L'amendement n° 23 de Mme Catherine Hervieu après l'article premier de la proposition de loi visant à simplifier la gestion de la commande publique par les acheteurs publics et les opérateurs économiques (première lecture).
REJETÉRésultat du vote
Les députés ont rejeté le 09 avril 2026 l'amendement n° 23 de Mme Catherine Hervieu après l'article premier de la proposition de loi visant à simplifier la gestion de la commande publique par les acheteurs publics et les opérateurs économiques (première lecture).
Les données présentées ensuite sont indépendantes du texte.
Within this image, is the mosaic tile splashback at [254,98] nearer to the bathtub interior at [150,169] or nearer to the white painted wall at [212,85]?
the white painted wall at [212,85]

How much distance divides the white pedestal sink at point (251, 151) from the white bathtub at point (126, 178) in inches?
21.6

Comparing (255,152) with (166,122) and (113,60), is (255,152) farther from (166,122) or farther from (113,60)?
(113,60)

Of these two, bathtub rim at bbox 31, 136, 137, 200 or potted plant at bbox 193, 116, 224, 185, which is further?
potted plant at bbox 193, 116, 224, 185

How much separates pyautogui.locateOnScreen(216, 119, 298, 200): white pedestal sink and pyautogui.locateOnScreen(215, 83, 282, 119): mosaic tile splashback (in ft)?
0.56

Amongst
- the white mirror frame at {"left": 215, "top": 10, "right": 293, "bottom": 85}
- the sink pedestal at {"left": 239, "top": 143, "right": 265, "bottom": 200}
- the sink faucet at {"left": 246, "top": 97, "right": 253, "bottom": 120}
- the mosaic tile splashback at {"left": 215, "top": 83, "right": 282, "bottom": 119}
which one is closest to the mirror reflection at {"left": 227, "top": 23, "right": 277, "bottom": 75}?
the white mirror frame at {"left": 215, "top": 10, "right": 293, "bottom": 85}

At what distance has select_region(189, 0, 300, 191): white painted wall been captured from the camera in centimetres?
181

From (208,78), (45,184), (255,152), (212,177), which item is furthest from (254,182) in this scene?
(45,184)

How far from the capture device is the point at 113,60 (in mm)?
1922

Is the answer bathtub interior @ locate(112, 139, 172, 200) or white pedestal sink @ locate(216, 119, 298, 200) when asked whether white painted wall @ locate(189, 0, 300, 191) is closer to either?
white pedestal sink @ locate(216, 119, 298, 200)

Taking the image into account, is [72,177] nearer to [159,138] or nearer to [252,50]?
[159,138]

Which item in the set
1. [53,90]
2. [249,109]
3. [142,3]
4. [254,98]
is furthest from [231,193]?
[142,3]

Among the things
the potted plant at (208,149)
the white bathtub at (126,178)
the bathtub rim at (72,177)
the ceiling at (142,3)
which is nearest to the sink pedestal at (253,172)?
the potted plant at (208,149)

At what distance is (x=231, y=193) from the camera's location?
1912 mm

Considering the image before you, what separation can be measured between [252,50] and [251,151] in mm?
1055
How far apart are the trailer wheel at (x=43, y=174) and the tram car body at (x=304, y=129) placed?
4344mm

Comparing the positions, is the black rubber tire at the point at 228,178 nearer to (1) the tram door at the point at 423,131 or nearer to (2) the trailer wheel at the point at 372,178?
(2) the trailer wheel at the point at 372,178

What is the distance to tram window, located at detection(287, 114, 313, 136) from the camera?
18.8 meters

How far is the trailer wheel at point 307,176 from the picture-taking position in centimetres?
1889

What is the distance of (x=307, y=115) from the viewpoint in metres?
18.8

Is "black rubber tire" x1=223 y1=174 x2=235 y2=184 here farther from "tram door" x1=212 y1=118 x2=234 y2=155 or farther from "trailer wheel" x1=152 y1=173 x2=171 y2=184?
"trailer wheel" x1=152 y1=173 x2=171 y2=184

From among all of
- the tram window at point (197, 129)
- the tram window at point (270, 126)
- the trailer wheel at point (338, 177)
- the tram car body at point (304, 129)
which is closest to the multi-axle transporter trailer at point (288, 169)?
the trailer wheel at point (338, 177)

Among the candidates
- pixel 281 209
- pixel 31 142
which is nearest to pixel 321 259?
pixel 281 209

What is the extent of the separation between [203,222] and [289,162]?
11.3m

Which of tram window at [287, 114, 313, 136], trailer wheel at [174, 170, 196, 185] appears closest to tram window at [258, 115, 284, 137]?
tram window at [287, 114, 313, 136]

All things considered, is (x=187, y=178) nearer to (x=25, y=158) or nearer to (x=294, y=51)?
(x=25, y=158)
Au total, 83 députés ont pris part au vote : 53 % ont voté contre, 46 % ont voté en faveur, et 1 % se sont abstenus.
Infos
| Date | 09 avril 2026 | |
| Type de vote | Amendement | |
| Dossier | Simplifier la gestion de la commande publique par les acheteurs publics et les opérateurs économiques |
La position des groupes
Les votes des députés et des groupes
Exposé des motifs de l'amendement
L'objectif d'un amendement est de modifier ou d'ajouter une mesure d'un projet ou d'une proposition de loi. Le ou les députés qui rédigent l'amendement écrivent également un exposé des motifs.
Cet amendement vise à renforcer la transparence des prestations de conseil conclues dans le cadre d’accords-cadres, en adoptant une approche progressive et différenciée.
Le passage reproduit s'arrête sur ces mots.